Dataset records:
>>>>

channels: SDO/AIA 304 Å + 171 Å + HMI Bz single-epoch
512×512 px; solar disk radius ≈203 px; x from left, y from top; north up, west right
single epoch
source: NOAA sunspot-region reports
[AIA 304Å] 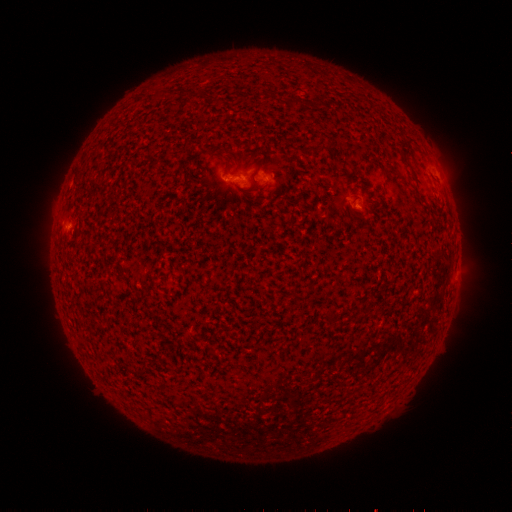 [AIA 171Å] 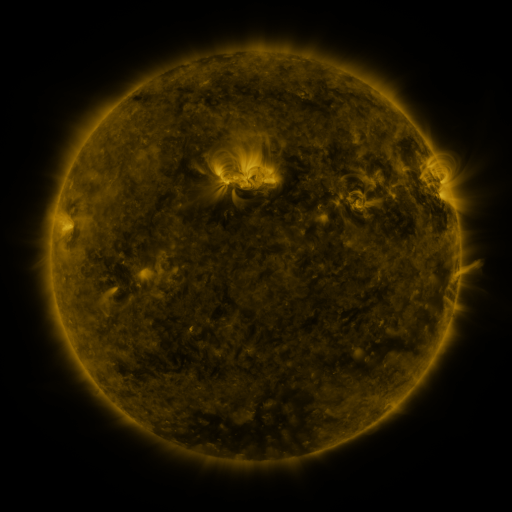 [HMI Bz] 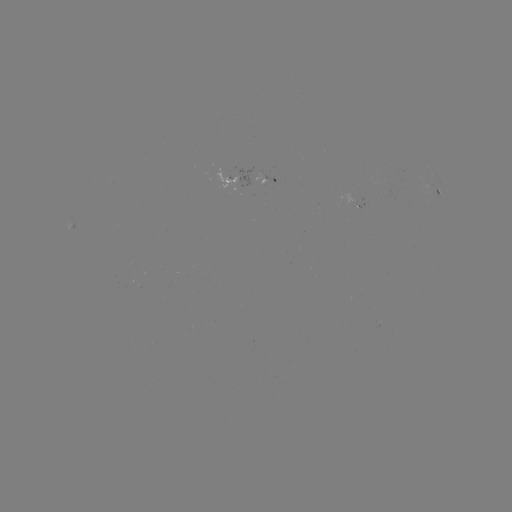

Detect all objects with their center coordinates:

<<<<

AIM OF THE EXERCISE:
Locate each line in the entries that contains the word "single" and copy those lines out in full.

RESULT OF THIS EXERCISE:
channels: SDO/AIA 304 Å + 171 Å + HMI Bz single-epoch
single epoch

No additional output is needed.